:: TEXTBLOCK ::
>>>
Foto: YASIN AKGUL/AFP/Getty Images

Ich kann mich nicht daran erinnern, wann ich das letzte Mal einen öffentlichen Mülleimer, solche, die beispielsweise an Laternenpfählen befestigt werden, in Istanbul gesehen habe. Vor Jahren, erzählte man mir, habe man sämtliche Eimer entfernen lassen, aufgrund der ständigen Terrorgefahr, der das Land schon seit Jahrzehnten ausgesetzt ist. Mit dieser Angst lebten die Istanbuler genauso wie mit der allseits existierenden Angst vor Erdbeben. Ängste, so meinte man, sind diesen Menschen eigen, ich habe sie für ihren souveränen Umgang damit bewundert. Ein Leben mit großem Restrisiko, das war der flapsig aber doch voller Stolz eingegangene Deal, um dafür in der vielleicht aufregendsten Metropole der Welt zu leben.

In den vergangenen Wochen und Monaten spüre ich jedoch eine Ohnmacht der Menschen, ähnlich jener während den Phasen des berüchtigten Windes, des Lodos, der den Istanbuler (Schiffs-) Verkehr regelmäßig zum Erliegen bringt. Ein Stillstand, der dann ausbricht und sich dann verflüchtigt, wenn der Nebel weicht. Ein Zustand des Wachkomas im Herzen der Stadt, ähnlich dem gegenwärtigen: Doch dieses Mal ist es kein Wind und auch nicht von absehbarer Dauer, es ist eine Ohnmacht, die einer langen Schockstarre gleicht: Menschen, die angsterfüllt und verzweifelt sind, ob der sich zunehmend bedrohlichen Lage ihres Landes.

Es gab die Zeiten der Hoffnung, der großen Einigkeit, die nach mehr Demokratie rief und auf dem besten Wege war, endlich den langersehnten inneren Frieden zu bringen: Nur so schien man endlich all den sinnlos getöteten Menschen und ihren Hinterbliebenen der letzten 40 Jahre Bürgerkrieg gerecht zu werden, mit Frieden und Brüderlichkeit, die über jeglichem politischen Machtspiel und Waffengewalt stehen und die für immer siegen sollten.
<<<
:: DATENAUSZUG ::
>>>
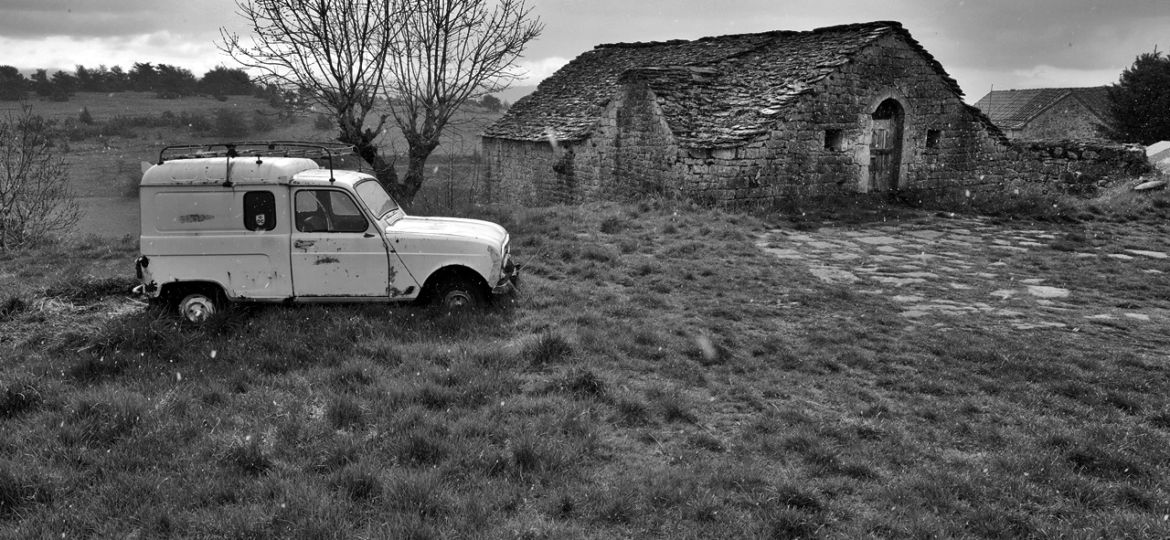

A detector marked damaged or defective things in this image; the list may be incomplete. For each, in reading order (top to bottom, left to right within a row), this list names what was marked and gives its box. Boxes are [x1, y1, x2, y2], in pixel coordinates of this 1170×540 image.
<<<
:: AUFGABEN UND ÜBUNGEN ::
1 – Gib bitte den Text über Istanbul zwischen „Ich kann mich“ und „Welt zu leben.“ einschließlich wieder und tausche dabei „Erdbeben“ gegen „Hochwasser“ aus.
2 – Führe den Text über Istanbul nach seinem letzten Satz weiter.

:: GELÖSTE AUFGABEN ::
1 –
Ich kann mich nicht daran erinnern, wann ich das letzte Mal einen öffentlichen Mülleimer, solche, die beispielsweise an Laternenpfählen befestigt werden, in Istanbul gesehen habe. Vor Jahren, erzählte man mir, habe man sämtliche Eimer entfernen lassen, aufgrund der ständigen Terrorgefahr, der das Land schon seit Jahrzehnten ausgesetzt ist. Mit dieser Angst lebten die Istanbuler genauso wie mit der allseits existierenden Angst vor Hochwasser. Ängste, so meinte man, sind diesen Menschen eigen, ich habe sie für ihren souveränen Umgang damit bewundert. Ein Leben mit großem Restrisiko, das war der flapsig aber doch voller Stolz eingegangene Deal, um dafür in der vielleicht aufregendsten Metropole der Welt zu leben.

2 –
Heute erkenne ich fast ausschließlich pure Enttäuschung und Hoffnungslosigkeit in den Gesichtern der Menschen, die alles dafür getan haben, dass am Ende die Menschlichkeit, der Frieden und die Demokratie siegen. Diese Bürger mussten in den letzten Jahren miterleben, wie ein vermeintlich demokratischer Politiker zunehmend despotisch agiert, alte Feindschaften erneut aufleben lässt und die vorherrschenden unabhängigen Gewalten auszuhebeln versucht. Dieser Umstand wiegt so viel mehr, als die jahrzehntelangen Bemühungen von denselben, gegen die starren Strukturen des Kemalismus vorzugehen, der auch heute nichts Besseres als den Status quo von damals, sprich der Zeit vor Erdoğan, als Maxime und Ziel zu bieten hat. Der bewegungslose Kemalismus war nicht gnädiger oder gar milder als die heutige Regierung, aber sie war berechenbarer und an sich ihrer Linie treu.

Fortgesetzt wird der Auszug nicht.